Texto de estudio:
########################################
Legalizar la eutanasia es comprometer la integridad médica y su misión, pervertir la deontología médica y el cuidado humano; es invertir el propósito del Estado, obligado a proteger a las personas más vulnerables de la sociedad. Legalizar la eutanasia es una violación del respeto de la dignidad e integridad de la persona humana, el rechazo del respeto pleno de la dignidad de la persona de todo paciente y de la primacía del derecho a la defensa de la vida sobre el derecho a la libertad. Legalizar la eutanasia significa la cancelación del concepto ontológico de la persona, considerada ahora no en su ser personal sino en sus manifestaciones.
Los legisladores absolutizan el principio de autonomía del paciente, consiguiendo que se solicite la eutanasia más por presión ideológica, psicológica y social que por una situación médica sin salida al sufrimiento, algo ya infrecuente gracias a la medicina paliativa. La consecuencia es una falta de solidaridad y de justicia social al respaldar a ancianos y enfermos incurables para que se retiren y se mueran, y los demás se despreocupen de tener que cuidarlos como exigiría la dignidad de las personas. La autonomía pretendida socava el principio de la dignidad de la persona, cuya mayor manifestación consiste en la inviolabilidad de la vida humana. La autonomía no puede eclipsar la dignidad humana, ni resulta fiable en la construcción de derechos humanos.
########################################
Datos de origen:
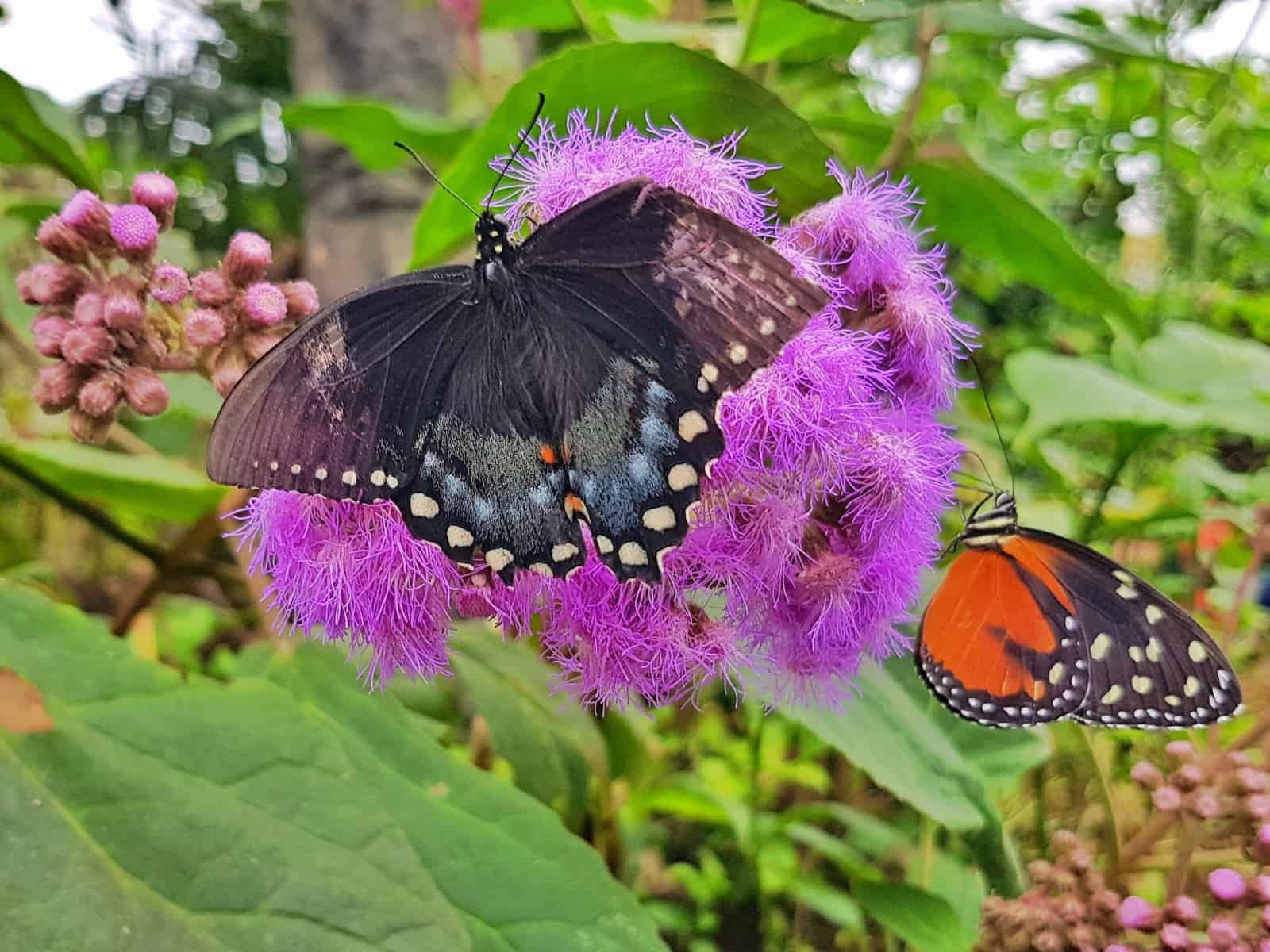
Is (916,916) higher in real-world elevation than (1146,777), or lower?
########################################
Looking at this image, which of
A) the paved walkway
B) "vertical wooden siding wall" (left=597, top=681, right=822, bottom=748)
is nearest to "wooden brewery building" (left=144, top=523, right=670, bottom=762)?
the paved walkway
########################################
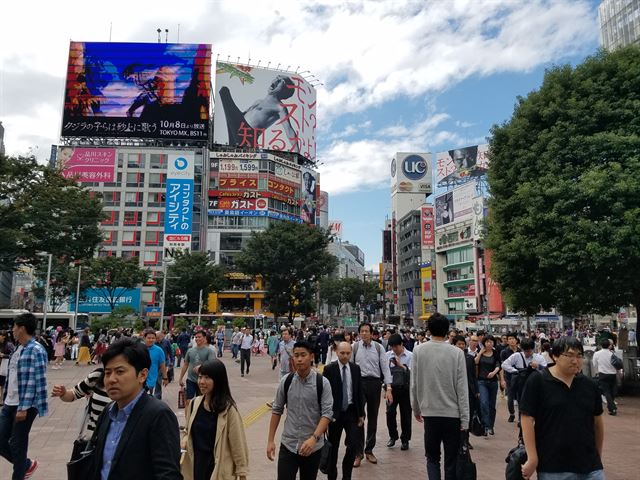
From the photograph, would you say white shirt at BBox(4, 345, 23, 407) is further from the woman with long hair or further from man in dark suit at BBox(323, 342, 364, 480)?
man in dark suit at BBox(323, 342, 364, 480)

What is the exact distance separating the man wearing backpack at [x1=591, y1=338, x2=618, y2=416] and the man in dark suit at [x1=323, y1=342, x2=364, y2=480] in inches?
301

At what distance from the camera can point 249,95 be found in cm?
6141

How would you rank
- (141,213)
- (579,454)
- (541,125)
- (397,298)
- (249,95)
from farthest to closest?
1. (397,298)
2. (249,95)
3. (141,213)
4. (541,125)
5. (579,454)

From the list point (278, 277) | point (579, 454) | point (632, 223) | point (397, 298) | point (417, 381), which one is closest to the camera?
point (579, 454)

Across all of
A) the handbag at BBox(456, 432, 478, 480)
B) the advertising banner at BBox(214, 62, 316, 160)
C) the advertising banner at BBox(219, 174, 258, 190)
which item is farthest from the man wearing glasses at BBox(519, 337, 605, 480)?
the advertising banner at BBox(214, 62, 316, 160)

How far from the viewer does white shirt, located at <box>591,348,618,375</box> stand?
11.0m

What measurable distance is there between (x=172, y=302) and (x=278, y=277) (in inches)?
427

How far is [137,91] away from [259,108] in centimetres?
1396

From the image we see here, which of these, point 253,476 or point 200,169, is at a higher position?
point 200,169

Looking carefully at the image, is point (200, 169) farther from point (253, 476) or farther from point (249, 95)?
########################################
Uso de información:
[1] Según el texto sobre la eutanasia, ¿en qué consiste la mayor manifestación de la dignidad de la persona?
[2] Duplique el pasaje del texto sobre la eutanasia que comienza con "Los legisladores absolutizan" y continúa hasta "de derechos humanos.".
Las filas no guardan relación alguna con el texto sobre la eutanasia.

Resultados del ejercicio:
[1] En la inviolabilidad de la vida humana.

[2]
Los legisladores absolutizan el principio de autonomía del paciente, consiguiendo que se solicite la eutanasia más por presión ideológica, psicológica y social que por una situación médica sin salida al sufrimiento, algo ya infrecuente gracias a la medicina paliativa. La consecuencia es una falta de solidaridad y de justicia social al respaldar a ancianos y enfermos incurables para que se retiren y se mueran, y los demás se despreocupen de tener que cuidarlos como exigiría la dignidad de las personas. La autonomía pretendida socava el principio de la dignidad de la persona, cuya mayor manifestación consiste en la inviolabilidad de la vida humana. La autonomía no puede eclipsar la dignidad humana, ni resulta fiable en la construcción de derechos humanos.